Adopting the OpenAPI schema to generate Plaid’s SDKs
Originally posted on the Plaid Engineering Blog while I was part of Plaid’s Developer Experience Team.
The developer experience team focuses on building tools and features that make it as easy as possible for developers to explore our APIs and integrate with Plaid. This year, our team adopted an OpenAPI schema (OAS) as a specification for our API. We launched this schema in beta earlier this year.
Our team is responsible for maintaining three sources of truth for our API that allow developers to build and test their integrations:
- the docs
- our language SDKs, which we call the CLibs (Client Libraries)
- the actual API :)
Over time, we realized keeping all three of these developer-facing surface areas updated and synchronized can be a challenge as our API evolved. Ideally, we wanted one source of truth for our API in order to enforce a consistent experience for external developers, which is why we decided to use an OpenAPI schema as a point of reference to generate the docs, the client libraries, and part of our API.

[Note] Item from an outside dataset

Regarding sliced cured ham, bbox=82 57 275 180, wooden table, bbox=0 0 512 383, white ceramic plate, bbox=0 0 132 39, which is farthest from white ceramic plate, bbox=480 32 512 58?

We learned some valuable lessons along the way that we wanted to document and share so that other teams taking on similar projects could benefit. In this article, I’m going to walk through how we decided to use the OpenAPI schema at a company with an existing API that we are continuously iterating on, challenges we encountered, and how we overcame them.
Philosophy
When we first started generating our SDKs, the bulk of the issues we ran into initially were around making sure our OpenAPI schema was an accurate representation of our API. However, after we resolved most of these issues, we started running into another class of problems – issues with the generated output of the libraries. For dealing with these issues, there were a couple of things we could modify to improve the generated output:
- The actual Plaid API implementation
- OpenAPI schema: sometimes we could use different methods of representing the API within OpenAPI. Also, some features of the OpenAPI version we used weren’t fully implemented by all the code generators – we would abstain from using these features.
- The actual generator implementation: The project that we ended up using for code generation is OpenAPI Tool’s generator. Each code generator is implemented in Java. We could fork the generator and modify this implementation to fit our needs.
- Templates: The code generators use mustache templates for each language. While we couldn’t completely change the output code by modifying templates, we could easily add helper methods or slightly change patterns.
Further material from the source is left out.